Sandboxie: What do you sandbox, other than your browser?

Discussion in 'sandboxing & virtualization' started by Tyrizian, Jun 29, 2013.

  1. chris1341

    chris1341 Guest

    Direct Access to what? Anyway, these are fundamental architectural issues that cannot be resolved by tweaking.

    I don't use pirated software . Please see below:

    App-V - http://www.microsoft.com/en-us/windows/enterprise/products-and-technologies/mdop/app-v.aspx

    Click to Run - http://office.microsoft.com/en-001/products/what-is-click-to-run-HA101868855.aspx

    You really shouldn't consider using recent versions of Office with SBIE unless you understand these terms and the impact this approach has on what SBIE does.

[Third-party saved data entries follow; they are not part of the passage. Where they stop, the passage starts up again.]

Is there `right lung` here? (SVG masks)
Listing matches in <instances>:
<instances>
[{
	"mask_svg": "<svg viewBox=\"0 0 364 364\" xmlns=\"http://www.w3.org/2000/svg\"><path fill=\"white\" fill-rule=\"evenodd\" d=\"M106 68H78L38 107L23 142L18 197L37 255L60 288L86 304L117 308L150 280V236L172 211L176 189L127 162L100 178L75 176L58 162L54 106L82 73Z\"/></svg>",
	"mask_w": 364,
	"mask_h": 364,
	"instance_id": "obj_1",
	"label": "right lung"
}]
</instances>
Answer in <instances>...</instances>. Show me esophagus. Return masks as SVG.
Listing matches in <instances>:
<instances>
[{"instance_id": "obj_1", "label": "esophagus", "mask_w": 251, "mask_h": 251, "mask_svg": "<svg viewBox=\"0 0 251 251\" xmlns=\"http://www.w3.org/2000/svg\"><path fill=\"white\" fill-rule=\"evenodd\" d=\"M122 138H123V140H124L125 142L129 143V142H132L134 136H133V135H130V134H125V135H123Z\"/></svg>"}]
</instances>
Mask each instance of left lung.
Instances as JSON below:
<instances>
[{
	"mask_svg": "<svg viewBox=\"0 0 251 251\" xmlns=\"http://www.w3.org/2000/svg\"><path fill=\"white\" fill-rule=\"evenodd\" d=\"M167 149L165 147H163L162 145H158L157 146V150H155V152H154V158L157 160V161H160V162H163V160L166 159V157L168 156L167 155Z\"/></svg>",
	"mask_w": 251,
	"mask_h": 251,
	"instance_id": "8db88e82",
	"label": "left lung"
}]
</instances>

    See here - http://forums.sandboxie.com/phpBB3/viewtopic.php?t=8241. Its about Office 2010 on Win 7 but the principle is the same.

    By default Office installs for Office 2013 are click to run. If you want to change that see here - http://office.microsoft.com/en-001/...-an-msi-based-office-edition-HA101850538.aspx.

    Regards
     
  2. frank7

    frank7 Registered Member

    Joined:
    May 14, 2011
    Posts:
    130
    Thank you for the links and information. I didn't know anything about all this. Eye opening. Thank you.

    Given all this info I am now really contemplating setting up a VM for all M$ Office, Adobe and other proprietary software that might not like to run sandboxed.

    Fingers crossed the various versions of IE will all work in SBIE but I think they should be fine.

    Really thanks to the users here I learned quite a few bits in the past days. ;)
     
  3. coffeetime

    coffeetime Registered Member

    Joined:
    Aug 26, 2012
    Posts:
    55
    Other than all the stuff mentioned, games in their own sandbox. Only couple issues like punkbuster needing to be installed outside SB no big deal (batch file to turn punkbuster services on/off).
     
  4. deBoetie

    deBoetie Registered Member

    Joined:
    Aug 7, 2013
    Posts:
    1,832
    Location:
    UK
    Trouble with O365/App-V sandboxes is that they are not really sandboxed in the sense that they can still access and damage resources/files on your machine natively if they are compromised. Which is the point of Sandboxie. Note that Office 365 requires you to be connected to the Internet from time to time to validate your licence, it's not possible to run in an isolated system or where the software is prevented from accessing internet services.

    For info, I run quite a lot of stuff in VMs, and this applies both to application and data segregation. Of course, MS licencing means you need an OS licence for each Windows VM instance, exorbitant unless you have a suitable corporate licences which does cover that. Makes you want to consider open source, no?!
     
  5. deBoetie

    deBoetie Registered Member

    Joined:
    Aug 7, 2013
    Posts:
    1,832
    Location:
    UK
    Just to be clear on MS Office 2010 and Sandboxie, I run Office 2010 Prof Plus installed from DVD not click-to-run or App-V versions of Office 2013. This is installed outside the sandbox (amongst other things, I believe there is a hook into the MS update service which needs to run natively). Running on W7x64 with SBIE 4.12. I apply a sandbox forced program to each of Outlook, Excel and Word. Outlook has direct access to the pst folder but is closed to everything else apart from Downloads, and excel and word get to see my document directories but are not allowed internet access. Word and Excel run slower, but not unbearably so, and I have had to deal with an Emet alert on file save-as with Word. For many reasons, I'm contemplating a lighter-weight counterpoint to Word and Excel for day-to-day editing and viewing anyway.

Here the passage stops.